This informative history of early Naval aviation was prepared in 1930, when memories of the beginning of aviation were still fresh. CONTENTS * CHAPTER I * The Beginning of Aviation * CHAPTER II * History of Pre-War Naval Aviation * CHAPTER III * World War Organization and Personnel * CHAPTER IV * United States Naval Aircraft Factory * CHAPTER V * United States Naval Aviation in France * CHAPTER VI * United States Naval Aviation in the British Isles * CHAPTER VII * United States Naval Aviation in Italy * CHAPTER VIII * The Northern Bombing Group * CHAPTER IX * Marine Corps Aviation * CHAPTER X * The Trans-Atlantic Flight * CHAPTER XI * Development of Heavier-than-air Craft * CHAPTER XII * Development of Lighter-than-air Craft
Although a large number of experimenters gave their attention to the problem of mechanical flight previous to the last decade of the nineteenth century, nothing practical was achieved prior to that time. But with the perfection of the steam engine and the development of the internal combustion engine, there came inducement to sound experimentation bringing forth such well known scientists and inventors as Lilienthal, Maxim, Langley, and the Wright brothers.
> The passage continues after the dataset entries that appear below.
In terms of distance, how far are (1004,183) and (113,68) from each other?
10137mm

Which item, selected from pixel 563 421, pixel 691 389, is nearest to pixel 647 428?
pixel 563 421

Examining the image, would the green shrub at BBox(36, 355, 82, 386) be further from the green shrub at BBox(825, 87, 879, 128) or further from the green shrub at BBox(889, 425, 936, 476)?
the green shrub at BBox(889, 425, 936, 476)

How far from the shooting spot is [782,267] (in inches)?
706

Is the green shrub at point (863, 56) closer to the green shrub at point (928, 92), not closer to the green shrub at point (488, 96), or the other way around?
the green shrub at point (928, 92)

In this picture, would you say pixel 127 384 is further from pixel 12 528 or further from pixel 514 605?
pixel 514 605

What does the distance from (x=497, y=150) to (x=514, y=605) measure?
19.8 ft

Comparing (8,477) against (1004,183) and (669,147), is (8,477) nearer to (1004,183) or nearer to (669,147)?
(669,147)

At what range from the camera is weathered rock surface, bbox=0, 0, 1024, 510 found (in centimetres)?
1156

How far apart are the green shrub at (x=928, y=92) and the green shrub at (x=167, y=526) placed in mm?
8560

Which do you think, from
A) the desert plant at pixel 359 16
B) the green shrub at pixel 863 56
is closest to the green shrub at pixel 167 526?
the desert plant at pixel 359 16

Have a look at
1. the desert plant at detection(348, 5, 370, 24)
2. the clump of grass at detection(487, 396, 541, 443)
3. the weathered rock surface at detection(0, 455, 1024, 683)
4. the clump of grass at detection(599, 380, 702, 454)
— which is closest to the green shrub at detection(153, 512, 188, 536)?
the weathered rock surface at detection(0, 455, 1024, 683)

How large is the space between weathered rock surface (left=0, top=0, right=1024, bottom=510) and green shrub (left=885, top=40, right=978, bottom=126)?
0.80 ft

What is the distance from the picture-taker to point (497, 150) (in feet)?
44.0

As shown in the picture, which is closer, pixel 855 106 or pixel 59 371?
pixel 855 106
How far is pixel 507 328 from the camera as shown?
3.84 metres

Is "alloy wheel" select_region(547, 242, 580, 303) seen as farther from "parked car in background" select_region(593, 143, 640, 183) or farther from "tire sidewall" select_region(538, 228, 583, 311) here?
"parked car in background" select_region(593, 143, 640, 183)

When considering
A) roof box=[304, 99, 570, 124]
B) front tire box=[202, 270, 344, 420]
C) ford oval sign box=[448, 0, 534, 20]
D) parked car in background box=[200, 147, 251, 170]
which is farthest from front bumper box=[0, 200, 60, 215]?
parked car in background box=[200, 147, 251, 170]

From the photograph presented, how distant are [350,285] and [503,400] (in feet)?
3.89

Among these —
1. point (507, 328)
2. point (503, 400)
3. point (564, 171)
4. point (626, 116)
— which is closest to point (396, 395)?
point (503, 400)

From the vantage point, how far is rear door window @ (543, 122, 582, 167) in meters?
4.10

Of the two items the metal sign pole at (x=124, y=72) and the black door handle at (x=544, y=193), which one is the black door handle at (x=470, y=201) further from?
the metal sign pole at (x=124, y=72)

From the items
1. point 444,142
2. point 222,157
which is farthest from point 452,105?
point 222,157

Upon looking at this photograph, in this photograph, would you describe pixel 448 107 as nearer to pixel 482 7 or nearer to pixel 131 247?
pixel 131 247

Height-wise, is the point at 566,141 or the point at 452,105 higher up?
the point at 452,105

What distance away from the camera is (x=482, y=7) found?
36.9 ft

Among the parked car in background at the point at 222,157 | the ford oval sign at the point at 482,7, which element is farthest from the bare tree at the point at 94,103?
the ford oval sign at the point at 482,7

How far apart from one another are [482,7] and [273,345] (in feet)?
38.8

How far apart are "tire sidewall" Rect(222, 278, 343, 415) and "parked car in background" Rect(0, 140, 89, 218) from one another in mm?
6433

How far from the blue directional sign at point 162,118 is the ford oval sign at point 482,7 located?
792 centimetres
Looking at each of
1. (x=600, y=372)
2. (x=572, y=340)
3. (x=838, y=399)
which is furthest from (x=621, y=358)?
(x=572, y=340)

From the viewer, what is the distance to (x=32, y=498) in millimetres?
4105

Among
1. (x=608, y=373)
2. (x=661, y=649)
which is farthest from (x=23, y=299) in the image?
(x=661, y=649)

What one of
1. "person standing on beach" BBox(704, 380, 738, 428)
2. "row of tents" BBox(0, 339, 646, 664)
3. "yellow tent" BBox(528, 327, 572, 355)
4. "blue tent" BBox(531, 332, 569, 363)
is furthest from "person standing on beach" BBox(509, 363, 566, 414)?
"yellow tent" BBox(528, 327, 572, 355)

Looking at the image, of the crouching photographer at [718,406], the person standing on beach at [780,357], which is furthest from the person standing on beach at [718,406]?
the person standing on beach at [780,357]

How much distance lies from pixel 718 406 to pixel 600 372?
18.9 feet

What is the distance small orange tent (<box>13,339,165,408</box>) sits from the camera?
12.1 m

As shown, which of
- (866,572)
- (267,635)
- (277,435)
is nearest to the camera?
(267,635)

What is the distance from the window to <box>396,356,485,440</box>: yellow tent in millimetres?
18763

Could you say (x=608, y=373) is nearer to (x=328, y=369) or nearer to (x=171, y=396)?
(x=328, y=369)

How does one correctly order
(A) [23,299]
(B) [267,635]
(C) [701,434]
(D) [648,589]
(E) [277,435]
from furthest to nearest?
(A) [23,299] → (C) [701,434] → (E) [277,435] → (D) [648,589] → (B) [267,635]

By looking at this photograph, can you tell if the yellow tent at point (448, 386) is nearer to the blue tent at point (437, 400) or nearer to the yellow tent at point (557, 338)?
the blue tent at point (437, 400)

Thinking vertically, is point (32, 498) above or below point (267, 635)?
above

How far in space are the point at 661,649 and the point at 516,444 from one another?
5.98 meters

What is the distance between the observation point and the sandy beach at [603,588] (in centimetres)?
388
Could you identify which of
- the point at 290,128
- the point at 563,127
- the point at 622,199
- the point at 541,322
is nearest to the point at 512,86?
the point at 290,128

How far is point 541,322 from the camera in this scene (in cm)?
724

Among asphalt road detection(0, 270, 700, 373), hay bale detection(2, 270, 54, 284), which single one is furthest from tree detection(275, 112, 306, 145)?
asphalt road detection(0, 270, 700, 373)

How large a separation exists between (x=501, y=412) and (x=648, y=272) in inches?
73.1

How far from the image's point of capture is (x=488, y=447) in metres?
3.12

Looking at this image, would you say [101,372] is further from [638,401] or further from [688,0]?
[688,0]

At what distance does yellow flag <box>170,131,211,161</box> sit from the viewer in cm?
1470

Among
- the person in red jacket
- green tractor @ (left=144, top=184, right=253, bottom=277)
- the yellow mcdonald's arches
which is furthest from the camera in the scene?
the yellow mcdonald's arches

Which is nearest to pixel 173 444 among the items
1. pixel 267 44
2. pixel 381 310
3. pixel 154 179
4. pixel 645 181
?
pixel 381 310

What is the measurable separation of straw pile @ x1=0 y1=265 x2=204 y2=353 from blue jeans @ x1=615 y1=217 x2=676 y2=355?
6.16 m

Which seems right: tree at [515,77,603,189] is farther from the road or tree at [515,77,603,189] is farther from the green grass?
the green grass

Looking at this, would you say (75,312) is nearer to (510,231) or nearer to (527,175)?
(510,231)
Otto Lilienthal, a German, made the first successful flight in a man-carrying glider in 1891. This glider was a bird-shaped apparatus made of willow wood with waxed sheeting. It used cambered wings, weighed 40 pounds, and had a wing spread of 107 square feet. There were no control levers and his only method of steering was to shift the balance of the machine by swinging his legs one way or the other. Lilienthal continued his man-carrying experiments with gliders and soon thereafter developed tail surfaces for steering vertically and horizontally. He lacked the third rudder or aileron control, however, and was still dependent on the shift of body weight for preserving the lateral balance. Having executed nearly two thousand flights with several monoplane gliders, Lilienthal in 1895 built a biplane glider. He found this much easier to control and now thought he had sufficiently acquired the art of flying to justify his undertaking the next and more difficult art of imitating the rowing flight of birds. He therefore had constructed a 90-pound engine of 2.5 horsepower, to actuate the wings of his glider, but before this motor was ready for use he was killed while making a long glide on August 9, 1896. Lilienthal gave a powerful and permanent impulse to aviation, both by his writings and by his practical experience in the air. He first showed quantitatively the advantage of arched or cambered wings and proved the effectiveness of the vertical and horizontal rudders. He was the father of the aerial glider and he had intended to undertake the problem of a power-driven flying machine at the time of his accidental death.